TASK DIRECTIONS
Find every line in the records below that contains the word "pink", and copy each of those lines in full.

EXERCISE MATERIAL
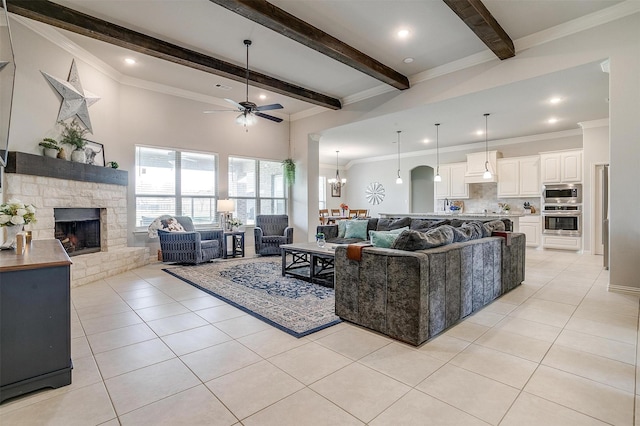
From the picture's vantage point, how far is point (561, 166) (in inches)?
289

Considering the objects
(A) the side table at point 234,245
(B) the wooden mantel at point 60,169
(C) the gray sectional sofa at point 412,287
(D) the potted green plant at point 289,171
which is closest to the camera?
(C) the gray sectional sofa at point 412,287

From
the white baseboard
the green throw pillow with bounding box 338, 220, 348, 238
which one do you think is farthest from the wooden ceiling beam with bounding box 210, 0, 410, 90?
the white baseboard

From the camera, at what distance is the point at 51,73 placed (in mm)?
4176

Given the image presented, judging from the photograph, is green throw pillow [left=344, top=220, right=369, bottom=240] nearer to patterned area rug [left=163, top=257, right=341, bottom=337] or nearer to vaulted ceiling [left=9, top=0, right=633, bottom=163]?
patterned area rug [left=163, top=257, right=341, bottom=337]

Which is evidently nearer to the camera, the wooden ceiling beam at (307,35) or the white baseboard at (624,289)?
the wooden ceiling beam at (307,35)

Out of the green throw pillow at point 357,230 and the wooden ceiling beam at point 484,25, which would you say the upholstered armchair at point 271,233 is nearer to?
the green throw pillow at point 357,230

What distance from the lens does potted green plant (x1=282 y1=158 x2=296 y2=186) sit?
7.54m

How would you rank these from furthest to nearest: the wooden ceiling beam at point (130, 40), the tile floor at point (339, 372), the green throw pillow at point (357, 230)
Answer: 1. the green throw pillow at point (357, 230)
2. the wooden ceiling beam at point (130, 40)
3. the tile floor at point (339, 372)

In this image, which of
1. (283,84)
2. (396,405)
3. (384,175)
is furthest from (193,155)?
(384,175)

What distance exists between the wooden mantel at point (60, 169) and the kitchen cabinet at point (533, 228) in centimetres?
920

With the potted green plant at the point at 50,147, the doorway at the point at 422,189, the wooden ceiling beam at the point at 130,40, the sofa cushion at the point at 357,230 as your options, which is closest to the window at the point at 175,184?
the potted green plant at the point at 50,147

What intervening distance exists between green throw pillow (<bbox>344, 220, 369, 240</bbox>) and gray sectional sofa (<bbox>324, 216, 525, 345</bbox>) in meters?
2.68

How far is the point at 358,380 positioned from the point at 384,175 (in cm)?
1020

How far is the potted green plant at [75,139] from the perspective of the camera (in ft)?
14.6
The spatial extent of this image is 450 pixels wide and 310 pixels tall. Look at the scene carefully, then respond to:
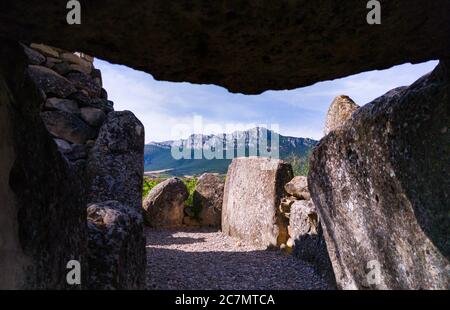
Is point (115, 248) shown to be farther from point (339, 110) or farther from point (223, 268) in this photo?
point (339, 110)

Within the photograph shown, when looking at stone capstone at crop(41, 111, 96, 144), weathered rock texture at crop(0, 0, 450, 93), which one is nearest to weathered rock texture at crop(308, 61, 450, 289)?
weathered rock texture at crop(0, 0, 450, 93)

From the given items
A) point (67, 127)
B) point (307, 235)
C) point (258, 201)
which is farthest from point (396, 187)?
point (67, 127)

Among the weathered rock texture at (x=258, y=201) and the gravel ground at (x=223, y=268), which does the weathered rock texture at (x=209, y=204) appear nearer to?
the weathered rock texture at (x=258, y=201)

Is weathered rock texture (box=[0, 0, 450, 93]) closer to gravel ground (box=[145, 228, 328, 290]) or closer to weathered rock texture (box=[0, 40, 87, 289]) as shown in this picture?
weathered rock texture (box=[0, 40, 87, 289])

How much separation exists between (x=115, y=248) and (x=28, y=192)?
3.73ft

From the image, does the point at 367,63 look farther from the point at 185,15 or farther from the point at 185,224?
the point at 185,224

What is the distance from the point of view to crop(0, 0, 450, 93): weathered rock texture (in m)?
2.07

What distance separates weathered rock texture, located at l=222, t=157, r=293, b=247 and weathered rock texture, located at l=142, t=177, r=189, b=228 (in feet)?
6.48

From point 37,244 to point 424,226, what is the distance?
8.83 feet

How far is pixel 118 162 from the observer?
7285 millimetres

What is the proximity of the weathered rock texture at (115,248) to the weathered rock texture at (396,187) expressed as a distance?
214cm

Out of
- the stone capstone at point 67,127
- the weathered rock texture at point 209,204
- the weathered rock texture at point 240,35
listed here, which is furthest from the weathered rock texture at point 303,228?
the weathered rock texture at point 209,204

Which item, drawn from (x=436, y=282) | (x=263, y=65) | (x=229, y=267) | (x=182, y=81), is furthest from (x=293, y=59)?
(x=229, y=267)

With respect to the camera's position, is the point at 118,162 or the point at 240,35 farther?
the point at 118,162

* * *

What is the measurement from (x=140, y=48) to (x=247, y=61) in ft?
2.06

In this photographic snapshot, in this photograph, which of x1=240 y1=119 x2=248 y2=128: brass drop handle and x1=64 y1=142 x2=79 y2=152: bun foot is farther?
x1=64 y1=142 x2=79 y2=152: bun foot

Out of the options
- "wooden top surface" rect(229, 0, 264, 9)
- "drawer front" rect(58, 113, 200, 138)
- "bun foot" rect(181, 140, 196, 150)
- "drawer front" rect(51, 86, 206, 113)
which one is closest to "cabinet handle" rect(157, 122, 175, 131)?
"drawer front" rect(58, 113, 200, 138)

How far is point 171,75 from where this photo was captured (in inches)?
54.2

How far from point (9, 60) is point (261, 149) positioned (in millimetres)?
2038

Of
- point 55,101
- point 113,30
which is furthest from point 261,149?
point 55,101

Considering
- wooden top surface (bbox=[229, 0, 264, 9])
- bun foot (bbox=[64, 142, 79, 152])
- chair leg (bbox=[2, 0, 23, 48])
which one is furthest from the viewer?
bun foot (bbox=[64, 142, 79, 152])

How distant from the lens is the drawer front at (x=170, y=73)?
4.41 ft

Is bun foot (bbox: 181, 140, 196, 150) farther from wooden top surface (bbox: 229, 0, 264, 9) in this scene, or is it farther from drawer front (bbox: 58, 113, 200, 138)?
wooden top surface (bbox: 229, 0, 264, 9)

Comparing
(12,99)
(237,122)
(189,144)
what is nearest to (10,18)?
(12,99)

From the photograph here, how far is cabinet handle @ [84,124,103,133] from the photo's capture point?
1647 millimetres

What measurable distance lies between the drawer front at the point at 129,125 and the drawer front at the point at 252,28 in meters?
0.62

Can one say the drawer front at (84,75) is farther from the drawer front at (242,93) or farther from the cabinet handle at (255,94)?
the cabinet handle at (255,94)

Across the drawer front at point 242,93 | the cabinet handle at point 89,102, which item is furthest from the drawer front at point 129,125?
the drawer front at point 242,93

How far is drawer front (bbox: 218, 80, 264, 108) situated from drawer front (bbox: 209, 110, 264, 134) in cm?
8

* * *

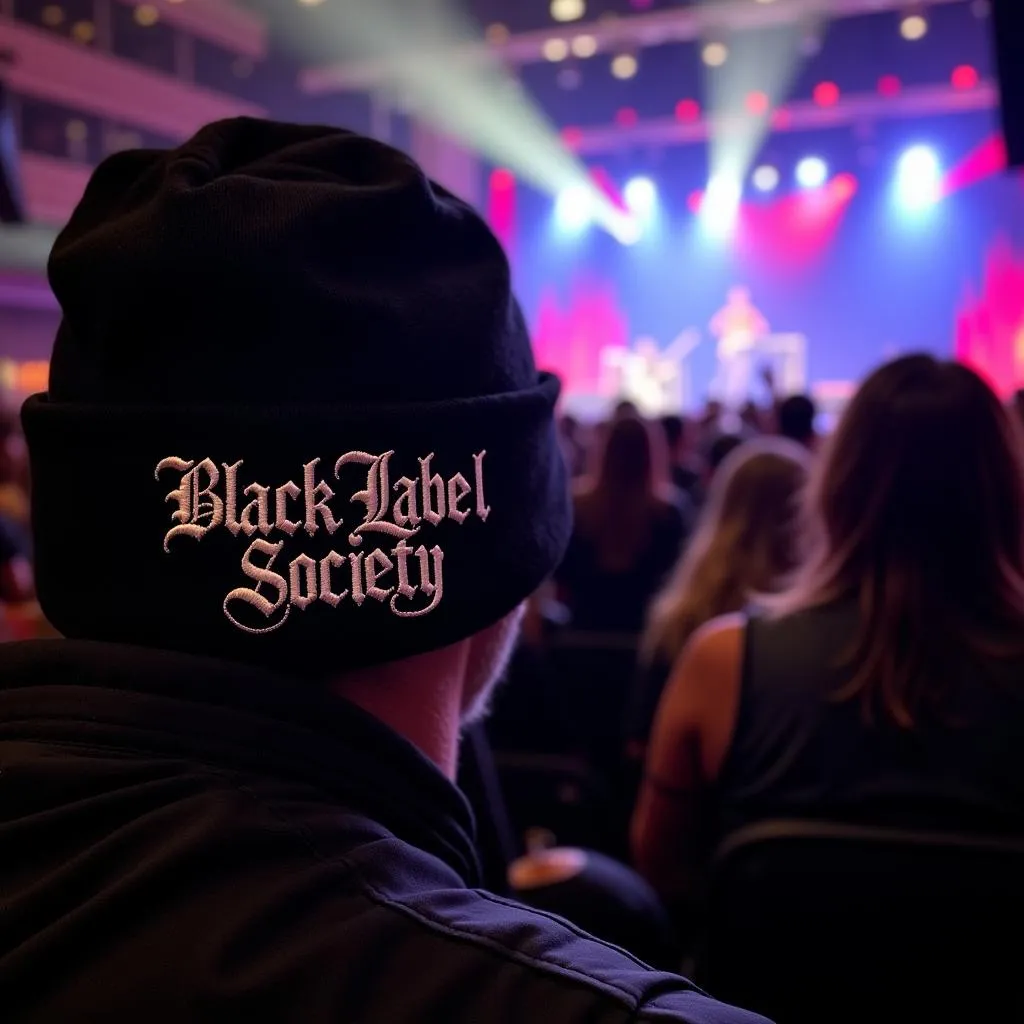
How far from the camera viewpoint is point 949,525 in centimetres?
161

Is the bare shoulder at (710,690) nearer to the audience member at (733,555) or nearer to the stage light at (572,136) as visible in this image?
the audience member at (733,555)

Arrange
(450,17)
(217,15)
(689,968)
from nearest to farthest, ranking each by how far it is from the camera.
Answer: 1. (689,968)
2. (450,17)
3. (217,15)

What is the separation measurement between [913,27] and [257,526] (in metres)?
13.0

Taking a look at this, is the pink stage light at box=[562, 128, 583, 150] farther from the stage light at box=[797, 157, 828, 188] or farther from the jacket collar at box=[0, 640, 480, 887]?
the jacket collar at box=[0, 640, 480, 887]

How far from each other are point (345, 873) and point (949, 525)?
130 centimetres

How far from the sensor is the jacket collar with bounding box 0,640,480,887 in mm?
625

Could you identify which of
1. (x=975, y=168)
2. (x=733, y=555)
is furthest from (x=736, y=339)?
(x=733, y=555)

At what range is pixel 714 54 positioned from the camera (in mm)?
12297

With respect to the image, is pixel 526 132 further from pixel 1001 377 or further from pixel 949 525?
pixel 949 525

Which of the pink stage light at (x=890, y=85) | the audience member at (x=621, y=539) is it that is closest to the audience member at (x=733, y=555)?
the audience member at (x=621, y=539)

RESPONSE TO THE EXERCISE
Taking a look at this, is the pink stage light at box=[562, 128, 583, 150] farther from the stage light at box=[797, 157, 828, 188] or farther from the jacket collar at box=[0, 640, 480, 887]?
Which of the pink stage light at (x=890, y=85) | the audience member at (x=621, y=539) is it that is closest to the audience member at (x=733, y=555)?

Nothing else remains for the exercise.